It was the $9 billion question: Could NFL owners and players reach an agreement to end the bitter lockout threatening the 2011 season? After a resounding yes on July 25, teams scrambled to get ready. Record-setting TV ratings last year cemented the game's status as America's favorite sport, but what can fans expect on the field in the wake of the time-consuming labor dispute? "Teams that had very little change are going to have a huge advantage once the season starts," says CBS analyst Rich Gannon. "Some teams that have new quarterbacks, new systems, they're going to struggle." As the season kicks off tonight, TV Guide Magazine asked NFL analysts to tackle five burning questions.

How much can No. 1 draft pick Cam Newton do to turn around the Panthers?
Newton won the Heisman Trophy and the national championship at Auburn University, but
he can't outrun NFL-rookie growing pains. "He came from a one-look-and-go passing offense," Fox analyst Daryl Johnston says. "He will struggle reading pro-style defenses coverage schemes at the NFL level." Still, the Panthers should improve on last year's 2-14 record, thanks to first-year coach Ron Rivera, who ran the Bears' defense during their 2006 Super Bowl run. "They are one of the more interesting teams," says NBC's Cris Collinsworth. "A lot of people will be following them.
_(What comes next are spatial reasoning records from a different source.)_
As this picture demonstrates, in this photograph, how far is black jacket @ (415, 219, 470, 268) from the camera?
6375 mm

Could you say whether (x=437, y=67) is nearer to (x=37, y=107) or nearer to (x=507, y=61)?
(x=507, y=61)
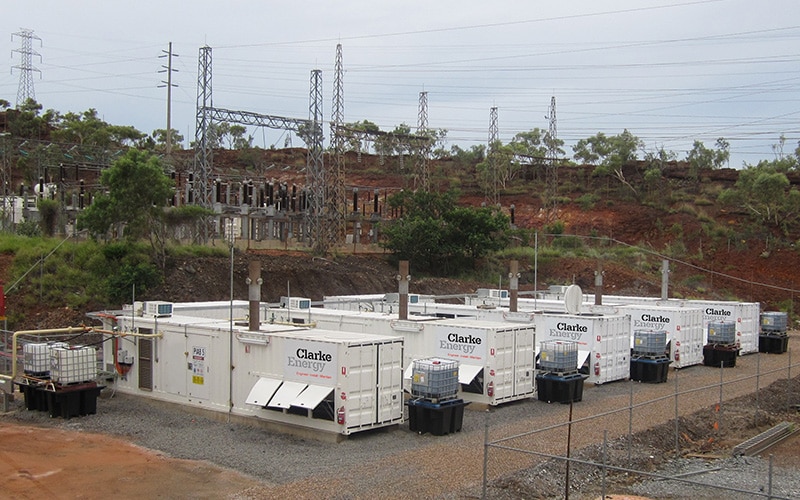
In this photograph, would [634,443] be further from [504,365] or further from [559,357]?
[559,357]

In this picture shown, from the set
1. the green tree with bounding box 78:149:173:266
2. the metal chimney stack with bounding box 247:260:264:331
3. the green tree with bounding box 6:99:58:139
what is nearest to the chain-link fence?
the metal chimney stack with bounding box 247:260:264:331

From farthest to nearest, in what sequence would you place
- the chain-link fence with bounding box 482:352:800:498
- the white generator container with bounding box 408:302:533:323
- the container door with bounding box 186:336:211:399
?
the white generator container with bounding box 408:302:533:323
the container door with bounding box 186:336:211:399
the chain-link fence with bounding box 482:352:800:498

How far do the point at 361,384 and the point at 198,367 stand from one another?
531 centimetres

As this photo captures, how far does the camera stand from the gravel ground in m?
15.0

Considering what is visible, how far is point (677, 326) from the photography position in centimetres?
3159

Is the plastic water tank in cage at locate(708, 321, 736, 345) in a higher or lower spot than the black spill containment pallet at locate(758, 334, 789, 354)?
higher

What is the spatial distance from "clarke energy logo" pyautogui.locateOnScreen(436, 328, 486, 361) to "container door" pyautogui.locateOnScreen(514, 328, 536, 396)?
3.89 feet

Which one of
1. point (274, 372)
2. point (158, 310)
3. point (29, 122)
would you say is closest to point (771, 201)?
point (158, 310)

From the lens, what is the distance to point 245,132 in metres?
132

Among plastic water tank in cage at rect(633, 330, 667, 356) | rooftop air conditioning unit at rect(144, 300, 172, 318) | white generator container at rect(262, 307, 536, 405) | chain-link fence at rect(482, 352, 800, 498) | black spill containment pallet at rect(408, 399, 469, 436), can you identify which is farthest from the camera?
plastic water tank in cage at rect(633, 330, 667, 356)

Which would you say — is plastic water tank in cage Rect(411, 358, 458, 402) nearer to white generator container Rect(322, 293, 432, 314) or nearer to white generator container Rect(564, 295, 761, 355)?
white generator container Rect(322, 293, 432, 314)

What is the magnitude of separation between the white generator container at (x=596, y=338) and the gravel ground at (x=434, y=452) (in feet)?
8.54

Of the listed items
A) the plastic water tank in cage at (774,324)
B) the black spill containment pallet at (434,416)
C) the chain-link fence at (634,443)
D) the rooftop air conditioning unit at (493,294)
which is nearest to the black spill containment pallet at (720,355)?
the chain-link fence at (634,443)

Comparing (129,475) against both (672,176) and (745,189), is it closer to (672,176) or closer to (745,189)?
(745,189)
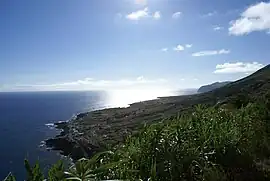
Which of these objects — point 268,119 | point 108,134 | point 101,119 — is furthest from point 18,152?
point 268,119

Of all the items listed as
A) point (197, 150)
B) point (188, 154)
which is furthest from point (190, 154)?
point (197, 150)

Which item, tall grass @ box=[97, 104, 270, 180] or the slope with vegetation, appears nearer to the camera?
the slope with vegetation

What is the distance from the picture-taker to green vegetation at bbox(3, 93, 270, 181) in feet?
8.60

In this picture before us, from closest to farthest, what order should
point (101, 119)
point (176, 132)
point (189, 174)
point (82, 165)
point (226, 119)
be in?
point (82, 165)
point (189, 174)
point (176, 132)
point (226, 119)
point (101, 119)

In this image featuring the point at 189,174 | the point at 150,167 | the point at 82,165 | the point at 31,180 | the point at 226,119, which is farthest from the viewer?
the point at 226,119

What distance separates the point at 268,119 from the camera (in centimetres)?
485

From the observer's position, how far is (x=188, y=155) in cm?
322

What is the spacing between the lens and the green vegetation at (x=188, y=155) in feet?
8.60

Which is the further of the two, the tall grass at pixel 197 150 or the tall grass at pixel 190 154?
the tall grass at pixel 197 150

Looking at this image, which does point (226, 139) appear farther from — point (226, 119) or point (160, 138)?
point (160, 138)

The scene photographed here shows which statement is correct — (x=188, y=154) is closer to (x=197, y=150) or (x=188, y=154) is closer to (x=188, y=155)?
(x=188, y=155)

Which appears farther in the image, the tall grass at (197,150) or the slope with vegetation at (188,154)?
the tall grass at (197,150)

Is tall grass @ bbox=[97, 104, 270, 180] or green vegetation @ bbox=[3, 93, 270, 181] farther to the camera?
tall grass @ bbox=[97, 104, 270, 180]

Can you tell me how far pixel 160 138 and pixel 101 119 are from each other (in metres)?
89.1
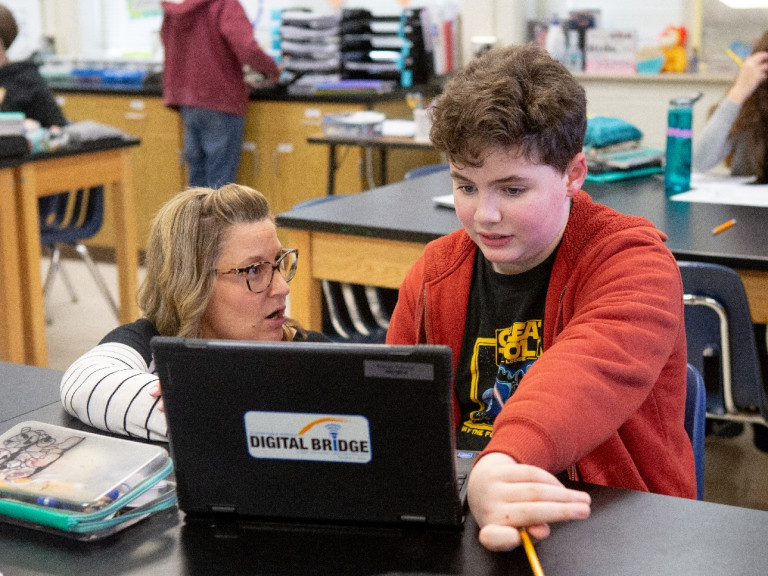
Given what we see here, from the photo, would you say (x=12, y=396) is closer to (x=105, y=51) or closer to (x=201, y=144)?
(x=201, y=144)

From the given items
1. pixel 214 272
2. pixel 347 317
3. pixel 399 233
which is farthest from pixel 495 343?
pixel 347 317

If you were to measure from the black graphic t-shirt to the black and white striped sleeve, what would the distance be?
0.41 metres

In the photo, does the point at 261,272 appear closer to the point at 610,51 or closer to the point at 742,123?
the point at 742,123

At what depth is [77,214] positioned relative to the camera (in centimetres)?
389

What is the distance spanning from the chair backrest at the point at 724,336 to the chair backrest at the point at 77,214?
2.64m

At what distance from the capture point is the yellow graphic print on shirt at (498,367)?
1276 mm

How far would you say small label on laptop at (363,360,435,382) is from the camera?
0.80 meters

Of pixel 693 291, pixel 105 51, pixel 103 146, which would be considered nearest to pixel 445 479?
pixel 693 291

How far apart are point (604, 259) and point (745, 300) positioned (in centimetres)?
67

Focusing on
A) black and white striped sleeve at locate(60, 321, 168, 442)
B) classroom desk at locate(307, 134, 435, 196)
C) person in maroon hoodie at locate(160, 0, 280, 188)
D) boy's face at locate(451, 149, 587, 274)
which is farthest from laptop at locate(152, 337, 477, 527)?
person in maroon hoodie at locate(160, 0, 280, 188)

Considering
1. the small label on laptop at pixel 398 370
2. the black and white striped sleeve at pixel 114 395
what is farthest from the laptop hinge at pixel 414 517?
the black and white striped sleeve at pixel 114 395

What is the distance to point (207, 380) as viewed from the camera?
0.85m

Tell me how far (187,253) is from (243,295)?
103 mm

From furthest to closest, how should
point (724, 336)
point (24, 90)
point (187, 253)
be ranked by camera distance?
point (24, 90) < point (724, 336) < point (187, 253)
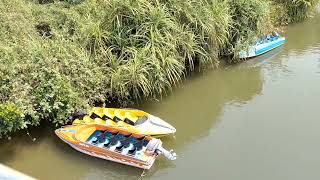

Who would have said that about Carolina a year ago?"

Can the Packers defend their Super Bowl title?
"This team actually could be better than last year," Johnston says. "People forget Green Bay had a lot of injuries last year." Among those coming back are two-time 1,200-yard rusher Ryan Grant and sure-handed tight end Jermichael Finley, who will strengthen the running game and give Super Bowl MVP Aaron Rodgers another potent weapon. "They have made minor tweaks, minor changes," Collinsworth says. "I love the quarterback, the coaching staff and the defense." The 27-year-old Rodgers was especially impressive in last season's playoffs, throwing nine touchdowns and only two interceptions while completing 70 percent of his passes in four games. "He has an amazingly quick release and terrific ability to decipher what the defense is doing," says Collinsworth. So don't be surprised if the Cheeseheads are rejoicing once again in February.

What impact will Chad Ochocinco and Albert Haynesworth have on the Patriots?
New England head coach Bill Belichick never hesitates to acquire projects. Expect his latest two to give the Patriots a significant boost. If flamboyant wide receiver Ochocinco gets in sync with quarterback Tom Brady, the Pats are a threat to reach their first Super Bowl in four years. "I think Chad will put up big numbers," Collinsworth says. "He will replace [the departed] Randy Moss in terms of catching bombs over the top." Look for a motivated Haynesworth to regain his dominant form playing alongside standout nose tackle Vince Wilfork. Haynesworth was overweight in Washington, where he feuded with coach Mike Shanahan. "All Bill needs [from Haynesworth] is 20 to 30 high-quality, high-effort snaps," NFL Network analyst Mike Mayock says. "I think he is going to get it." But Mayock's optimism is cautious: "If either one doesn't toe the line the Patriots' way, Bill will cut them."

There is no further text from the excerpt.